Стрый вынул ключи Босха, увесистую связку, и выбрав наиболее массивный и покрытый ржой, вставил в замочную скважину. Провернул, глухо щелкнуло, и дверь слегка отошла от косяка. Посыпалась ржа.
— Запасливый был Босх, пусть ему вертел кой-куда воткнут там, где он сейчас оказался. — Произнес Степан.
— Все для людей делал, — сказал с усмешкой Стрый, толкнул дверь, и она растворилась в узкую штольню с выложенными известняком стенами. Потолок был низок.

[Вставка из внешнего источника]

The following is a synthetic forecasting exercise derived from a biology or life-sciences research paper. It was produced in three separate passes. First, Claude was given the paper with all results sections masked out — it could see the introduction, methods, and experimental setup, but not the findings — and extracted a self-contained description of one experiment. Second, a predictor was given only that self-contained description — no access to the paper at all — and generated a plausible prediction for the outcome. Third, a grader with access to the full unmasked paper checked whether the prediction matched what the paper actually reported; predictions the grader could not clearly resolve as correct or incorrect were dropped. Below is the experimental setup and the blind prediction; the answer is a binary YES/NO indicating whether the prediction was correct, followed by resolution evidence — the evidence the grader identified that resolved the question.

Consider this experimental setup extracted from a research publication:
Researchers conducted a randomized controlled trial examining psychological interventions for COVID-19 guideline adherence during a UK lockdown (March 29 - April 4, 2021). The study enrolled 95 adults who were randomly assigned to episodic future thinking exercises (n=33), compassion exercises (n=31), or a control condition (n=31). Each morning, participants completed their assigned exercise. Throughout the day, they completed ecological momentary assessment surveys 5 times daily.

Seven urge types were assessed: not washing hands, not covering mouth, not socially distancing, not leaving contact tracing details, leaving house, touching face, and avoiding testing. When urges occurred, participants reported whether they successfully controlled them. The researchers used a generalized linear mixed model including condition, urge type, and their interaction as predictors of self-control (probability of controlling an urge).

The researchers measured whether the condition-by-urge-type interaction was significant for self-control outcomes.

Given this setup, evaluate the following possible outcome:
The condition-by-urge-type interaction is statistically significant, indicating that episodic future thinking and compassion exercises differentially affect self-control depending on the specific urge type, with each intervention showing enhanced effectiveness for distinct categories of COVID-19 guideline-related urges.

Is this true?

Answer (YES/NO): NO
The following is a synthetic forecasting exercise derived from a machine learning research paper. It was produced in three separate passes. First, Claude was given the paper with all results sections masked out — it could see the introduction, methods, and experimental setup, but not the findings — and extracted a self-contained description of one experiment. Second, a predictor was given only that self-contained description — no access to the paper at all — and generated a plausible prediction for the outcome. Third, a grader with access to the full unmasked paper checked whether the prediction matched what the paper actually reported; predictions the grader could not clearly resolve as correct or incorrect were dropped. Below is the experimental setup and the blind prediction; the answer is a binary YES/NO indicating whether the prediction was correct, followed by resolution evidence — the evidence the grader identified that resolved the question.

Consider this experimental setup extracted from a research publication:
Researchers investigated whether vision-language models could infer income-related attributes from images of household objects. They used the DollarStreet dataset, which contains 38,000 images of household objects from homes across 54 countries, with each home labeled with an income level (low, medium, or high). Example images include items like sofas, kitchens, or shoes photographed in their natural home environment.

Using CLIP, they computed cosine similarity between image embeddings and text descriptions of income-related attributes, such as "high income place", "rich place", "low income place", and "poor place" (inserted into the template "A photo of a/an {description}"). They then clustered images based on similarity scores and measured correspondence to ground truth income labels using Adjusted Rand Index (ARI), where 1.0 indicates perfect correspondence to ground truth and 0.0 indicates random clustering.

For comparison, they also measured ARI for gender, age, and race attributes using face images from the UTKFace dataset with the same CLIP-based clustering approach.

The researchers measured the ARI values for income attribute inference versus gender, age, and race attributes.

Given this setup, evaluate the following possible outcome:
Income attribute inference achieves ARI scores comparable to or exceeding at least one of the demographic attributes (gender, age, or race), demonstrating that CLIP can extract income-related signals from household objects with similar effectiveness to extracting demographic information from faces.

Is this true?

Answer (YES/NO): NO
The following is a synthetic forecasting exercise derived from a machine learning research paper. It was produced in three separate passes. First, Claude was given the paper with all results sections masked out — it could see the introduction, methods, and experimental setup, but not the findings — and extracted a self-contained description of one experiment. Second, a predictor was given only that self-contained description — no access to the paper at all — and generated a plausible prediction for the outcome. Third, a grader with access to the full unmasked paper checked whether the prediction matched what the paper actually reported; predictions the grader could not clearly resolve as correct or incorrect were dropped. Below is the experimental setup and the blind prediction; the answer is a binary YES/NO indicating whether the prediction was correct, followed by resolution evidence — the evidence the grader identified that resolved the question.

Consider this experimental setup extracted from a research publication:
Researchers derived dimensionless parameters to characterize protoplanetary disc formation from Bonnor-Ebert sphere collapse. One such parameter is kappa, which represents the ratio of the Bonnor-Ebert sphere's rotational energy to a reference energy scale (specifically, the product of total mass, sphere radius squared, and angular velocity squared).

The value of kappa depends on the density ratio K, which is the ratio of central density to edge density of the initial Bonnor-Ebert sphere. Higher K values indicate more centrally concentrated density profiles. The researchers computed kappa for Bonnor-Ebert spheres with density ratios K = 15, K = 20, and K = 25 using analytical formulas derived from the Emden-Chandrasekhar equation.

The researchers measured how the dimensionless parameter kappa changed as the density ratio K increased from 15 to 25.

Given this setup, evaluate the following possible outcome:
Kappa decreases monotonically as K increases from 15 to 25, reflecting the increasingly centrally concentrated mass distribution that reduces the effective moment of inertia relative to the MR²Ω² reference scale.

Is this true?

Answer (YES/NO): YES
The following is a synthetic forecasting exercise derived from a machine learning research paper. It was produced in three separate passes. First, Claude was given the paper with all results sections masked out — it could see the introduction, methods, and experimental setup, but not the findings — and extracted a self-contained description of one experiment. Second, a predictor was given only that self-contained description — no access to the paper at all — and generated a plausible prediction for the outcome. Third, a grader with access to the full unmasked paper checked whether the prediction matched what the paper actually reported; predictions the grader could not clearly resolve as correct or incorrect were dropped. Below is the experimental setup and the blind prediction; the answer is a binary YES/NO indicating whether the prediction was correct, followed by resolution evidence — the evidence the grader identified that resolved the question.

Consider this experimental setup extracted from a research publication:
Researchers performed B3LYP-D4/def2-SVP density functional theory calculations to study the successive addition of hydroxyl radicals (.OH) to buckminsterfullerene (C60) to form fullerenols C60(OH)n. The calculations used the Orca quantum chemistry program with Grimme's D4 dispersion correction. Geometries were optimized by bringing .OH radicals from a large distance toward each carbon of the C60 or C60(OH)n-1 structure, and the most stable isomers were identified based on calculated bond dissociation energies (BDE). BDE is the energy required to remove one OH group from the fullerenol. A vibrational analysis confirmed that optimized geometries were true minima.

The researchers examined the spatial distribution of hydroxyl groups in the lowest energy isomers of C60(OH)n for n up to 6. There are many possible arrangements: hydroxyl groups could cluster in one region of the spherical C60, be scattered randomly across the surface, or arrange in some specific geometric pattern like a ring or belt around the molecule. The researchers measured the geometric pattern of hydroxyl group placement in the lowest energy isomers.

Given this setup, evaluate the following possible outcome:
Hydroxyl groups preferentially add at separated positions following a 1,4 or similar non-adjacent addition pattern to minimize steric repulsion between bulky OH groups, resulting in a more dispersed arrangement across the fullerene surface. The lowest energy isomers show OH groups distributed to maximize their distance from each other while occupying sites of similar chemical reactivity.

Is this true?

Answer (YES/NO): NO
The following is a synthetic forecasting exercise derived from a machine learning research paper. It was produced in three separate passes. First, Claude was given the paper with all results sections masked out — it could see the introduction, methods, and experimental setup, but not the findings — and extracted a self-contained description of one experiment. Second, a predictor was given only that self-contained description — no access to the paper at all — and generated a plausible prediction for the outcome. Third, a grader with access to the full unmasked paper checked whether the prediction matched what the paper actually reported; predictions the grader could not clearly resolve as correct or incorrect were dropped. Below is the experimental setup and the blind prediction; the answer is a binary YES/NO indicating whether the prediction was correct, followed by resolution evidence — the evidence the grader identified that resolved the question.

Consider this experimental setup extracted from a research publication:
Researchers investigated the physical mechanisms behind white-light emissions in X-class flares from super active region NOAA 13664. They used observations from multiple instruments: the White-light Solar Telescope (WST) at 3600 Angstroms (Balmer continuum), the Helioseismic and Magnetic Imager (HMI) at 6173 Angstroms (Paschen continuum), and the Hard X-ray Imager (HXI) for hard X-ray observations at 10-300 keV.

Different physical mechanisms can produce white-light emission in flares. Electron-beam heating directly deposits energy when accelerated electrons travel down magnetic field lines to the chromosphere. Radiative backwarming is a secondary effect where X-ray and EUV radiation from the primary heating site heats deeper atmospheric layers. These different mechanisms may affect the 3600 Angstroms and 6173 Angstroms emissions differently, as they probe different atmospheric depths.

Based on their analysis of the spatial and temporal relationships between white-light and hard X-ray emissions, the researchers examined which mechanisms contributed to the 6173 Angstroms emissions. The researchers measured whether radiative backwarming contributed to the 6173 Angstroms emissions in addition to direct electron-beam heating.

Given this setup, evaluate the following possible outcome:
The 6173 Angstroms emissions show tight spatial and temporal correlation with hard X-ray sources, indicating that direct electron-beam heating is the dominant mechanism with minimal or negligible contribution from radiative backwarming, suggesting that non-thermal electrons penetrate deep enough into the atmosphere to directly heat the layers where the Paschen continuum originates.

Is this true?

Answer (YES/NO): NO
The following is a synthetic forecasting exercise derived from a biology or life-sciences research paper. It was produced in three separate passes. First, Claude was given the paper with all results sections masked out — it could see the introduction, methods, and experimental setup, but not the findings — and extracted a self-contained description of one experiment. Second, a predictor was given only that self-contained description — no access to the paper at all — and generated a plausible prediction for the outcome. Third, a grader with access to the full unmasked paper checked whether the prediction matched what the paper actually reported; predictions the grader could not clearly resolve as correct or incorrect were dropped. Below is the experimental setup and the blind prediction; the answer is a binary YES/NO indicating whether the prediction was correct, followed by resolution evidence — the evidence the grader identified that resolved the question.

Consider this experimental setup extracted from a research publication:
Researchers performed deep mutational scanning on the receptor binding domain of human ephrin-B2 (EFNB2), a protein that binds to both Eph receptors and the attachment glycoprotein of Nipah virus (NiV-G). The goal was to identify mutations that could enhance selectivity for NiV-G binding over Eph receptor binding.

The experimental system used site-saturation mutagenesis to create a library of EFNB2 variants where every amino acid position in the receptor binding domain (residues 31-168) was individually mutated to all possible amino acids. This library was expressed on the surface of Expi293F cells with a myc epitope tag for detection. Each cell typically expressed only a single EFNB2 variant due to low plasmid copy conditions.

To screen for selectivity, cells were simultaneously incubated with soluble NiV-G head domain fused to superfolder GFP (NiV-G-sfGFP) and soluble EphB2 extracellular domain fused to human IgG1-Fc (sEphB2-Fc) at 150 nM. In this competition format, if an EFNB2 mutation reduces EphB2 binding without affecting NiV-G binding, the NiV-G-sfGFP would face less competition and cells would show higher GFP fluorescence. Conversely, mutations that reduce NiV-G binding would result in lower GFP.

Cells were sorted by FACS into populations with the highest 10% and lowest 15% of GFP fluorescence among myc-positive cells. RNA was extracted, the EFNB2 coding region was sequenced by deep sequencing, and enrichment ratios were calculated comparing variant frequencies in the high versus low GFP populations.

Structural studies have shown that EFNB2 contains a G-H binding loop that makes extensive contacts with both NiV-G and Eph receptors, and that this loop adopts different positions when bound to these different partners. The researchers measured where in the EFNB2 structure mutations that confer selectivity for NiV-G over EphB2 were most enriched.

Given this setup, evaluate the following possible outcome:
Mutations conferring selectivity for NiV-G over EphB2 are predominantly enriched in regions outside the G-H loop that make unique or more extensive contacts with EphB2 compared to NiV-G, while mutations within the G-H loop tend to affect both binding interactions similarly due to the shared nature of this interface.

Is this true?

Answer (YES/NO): NO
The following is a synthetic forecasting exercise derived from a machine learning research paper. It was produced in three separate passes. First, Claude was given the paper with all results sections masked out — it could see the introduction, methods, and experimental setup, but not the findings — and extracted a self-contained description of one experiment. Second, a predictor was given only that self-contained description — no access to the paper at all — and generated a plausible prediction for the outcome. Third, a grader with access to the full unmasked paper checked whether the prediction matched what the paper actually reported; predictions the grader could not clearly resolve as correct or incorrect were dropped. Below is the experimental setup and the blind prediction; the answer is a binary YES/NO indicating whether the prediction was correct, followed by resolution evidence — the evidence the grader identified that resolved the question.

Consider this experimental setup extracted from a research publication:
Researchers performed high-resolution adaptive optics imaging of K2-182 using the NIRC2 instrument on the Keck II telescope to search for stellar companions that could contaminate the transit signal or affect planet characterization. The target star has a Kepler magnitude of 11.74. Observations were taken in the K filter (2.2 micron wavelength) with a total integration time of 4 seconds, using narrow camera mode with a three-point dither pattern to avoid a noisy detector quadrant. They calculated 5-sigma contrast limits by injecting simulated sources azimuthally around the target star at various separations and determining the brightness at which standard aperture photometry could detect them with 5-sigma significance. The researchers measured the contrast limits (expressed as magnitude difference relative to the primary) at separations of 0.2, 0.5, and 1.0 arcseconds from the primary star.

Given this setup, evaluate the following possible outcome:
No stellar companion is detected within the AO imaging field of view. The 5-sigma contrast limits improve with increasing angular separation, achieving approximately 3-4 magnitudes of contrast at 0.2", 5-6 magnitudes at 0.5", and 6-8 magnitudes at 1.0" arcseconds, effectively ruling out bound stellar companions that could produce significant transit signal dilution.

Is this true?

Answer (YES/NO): NO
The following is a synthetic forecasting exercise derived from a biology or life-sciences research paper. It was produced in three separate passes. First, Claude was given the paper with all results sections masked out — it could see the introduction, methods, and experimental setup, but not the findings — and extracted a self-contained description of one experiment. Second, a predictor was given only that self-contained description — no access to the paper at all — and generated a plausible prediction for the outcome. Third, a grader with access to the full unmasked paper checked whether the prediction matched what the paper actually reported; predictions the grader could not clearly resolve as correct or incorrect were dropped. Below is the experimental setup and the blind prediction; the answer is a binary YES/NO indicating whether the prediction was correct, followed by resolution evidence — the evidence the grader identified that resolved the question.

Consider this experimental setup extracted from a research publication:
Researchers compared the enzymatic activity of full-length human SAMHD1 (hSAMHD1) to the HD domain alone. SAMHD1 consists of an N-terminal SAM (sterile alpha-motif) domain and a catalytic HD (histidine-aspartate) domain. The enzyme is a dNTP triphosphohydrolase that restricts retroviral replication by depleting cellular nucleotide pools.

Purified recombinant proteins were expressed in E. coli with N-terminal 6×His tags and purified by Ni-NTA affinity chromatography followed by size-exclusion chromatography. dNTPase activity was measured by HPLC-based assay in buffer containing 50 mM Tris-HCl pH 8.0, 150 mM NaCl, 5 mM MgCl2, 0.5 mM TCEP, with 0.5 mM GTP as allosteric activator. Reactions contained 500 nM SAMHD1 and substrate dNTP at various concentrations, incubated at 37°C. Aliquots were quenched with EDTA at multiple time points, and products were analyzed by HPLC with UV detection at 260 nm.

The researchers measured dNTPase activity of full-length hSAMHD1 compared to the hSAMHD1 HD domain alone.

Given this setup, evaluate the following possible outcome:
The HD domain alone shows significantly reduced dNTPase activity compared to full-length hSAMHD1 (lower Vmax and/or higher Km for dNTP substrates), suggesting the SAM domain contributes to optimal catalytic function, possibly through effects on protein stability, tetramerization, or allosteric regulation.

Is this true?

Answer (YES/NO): NO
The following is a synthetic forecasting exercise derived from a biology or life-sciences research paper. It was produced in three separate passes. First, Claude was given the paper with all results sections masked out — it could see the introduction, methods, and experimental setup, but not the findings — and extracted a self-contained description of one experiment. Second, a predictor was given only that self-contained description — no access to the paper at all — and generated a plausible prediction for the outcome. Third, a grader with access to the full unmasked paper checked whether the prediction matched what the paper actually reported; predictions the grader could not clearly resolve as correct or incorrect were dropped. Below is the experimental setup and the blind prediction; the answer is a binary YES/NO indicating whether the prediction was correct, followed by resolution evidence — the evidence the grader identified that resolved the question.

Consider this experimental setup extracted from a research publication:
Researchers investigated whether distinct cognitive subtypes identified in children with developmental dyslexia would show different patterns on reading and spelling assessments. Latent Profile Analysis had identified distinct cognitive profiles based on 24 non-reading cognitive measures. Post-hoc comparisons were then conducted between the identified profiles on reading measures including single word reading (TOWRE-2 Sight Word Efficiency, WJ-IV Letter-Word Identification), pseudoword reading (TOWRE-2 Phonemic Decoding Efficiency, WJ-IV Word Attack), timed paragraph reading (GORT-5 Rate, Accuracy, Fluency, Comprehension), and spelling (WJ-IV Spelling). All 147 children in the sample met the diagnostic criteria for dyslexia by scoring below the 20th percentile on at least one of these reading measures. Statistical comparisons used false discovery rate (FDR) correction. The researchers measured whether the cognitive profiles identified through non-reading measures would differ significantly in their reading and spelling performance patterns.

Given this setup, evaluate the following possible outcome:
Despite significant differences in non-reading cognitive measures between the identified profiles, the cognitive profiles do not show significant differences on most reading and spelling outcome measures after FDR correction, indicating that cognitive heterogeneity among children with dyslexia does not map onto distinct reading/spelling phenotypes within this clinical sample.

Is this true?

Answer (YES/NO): YES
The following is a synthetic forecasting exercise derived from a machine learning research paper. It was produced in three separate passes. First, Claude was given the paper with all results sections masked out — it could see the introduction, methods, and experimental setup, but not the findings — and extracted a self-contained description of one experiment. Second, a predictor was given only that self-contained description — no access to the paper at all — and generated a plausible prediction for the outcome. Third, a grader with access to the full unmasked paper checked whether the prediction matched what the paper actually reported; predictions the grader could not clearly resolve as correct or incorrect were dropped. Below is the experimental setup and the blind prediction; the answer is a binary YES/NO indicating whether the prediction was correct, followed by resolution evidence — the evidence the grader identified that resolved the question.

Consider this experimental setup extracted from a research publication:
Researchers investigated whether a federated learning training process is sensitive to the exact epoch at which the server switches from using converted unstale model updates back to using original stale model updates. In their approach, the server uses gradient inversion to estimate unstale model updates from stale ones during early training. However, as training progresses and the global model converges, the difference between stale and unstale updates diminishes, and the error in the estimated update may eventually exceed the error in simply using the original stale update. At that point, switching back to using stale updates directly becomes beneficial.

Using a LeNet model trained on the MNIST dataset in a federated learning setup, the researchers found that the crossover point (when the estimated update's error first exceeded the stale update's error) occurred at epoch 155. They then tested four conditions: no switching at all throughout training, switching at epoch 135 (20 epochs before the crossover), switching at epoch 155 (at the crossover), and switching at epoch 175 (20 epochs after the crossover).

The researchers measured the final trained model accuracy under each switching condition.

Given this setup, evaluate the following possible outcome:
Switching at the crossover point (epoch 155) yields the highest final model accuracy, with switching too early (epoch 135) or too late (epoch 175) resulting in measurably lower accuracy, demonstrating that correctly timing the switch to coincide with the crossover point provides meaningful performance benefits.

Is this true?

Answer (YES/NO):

Через штольни шли долго, узкие однообразные коридоры, столь похожие друг на друга, что даже Степан, признанный знаток этих мест, зачастую путался и уступал место проводника Никите, который шел уверенно, руководствуясь своим непонятным чутьем, и ни разу не ошибся. Они не попали ни в тупики, ни в природные ловушки-давилки, появляющиеся, когда потолок штольни уже достаточно обветшал и при малейшем шуме и шорохе готов обвалиться на голову неосторожным. В штольнях было тихо и прохладно, и только где-то в глубине породы нет-нет, да и скрипело что-то, сдвигались пласты земли. А однажды на полу нашли пустую ржавую склянку — шахтерский прообраз керосинок, древний, как Нижний город.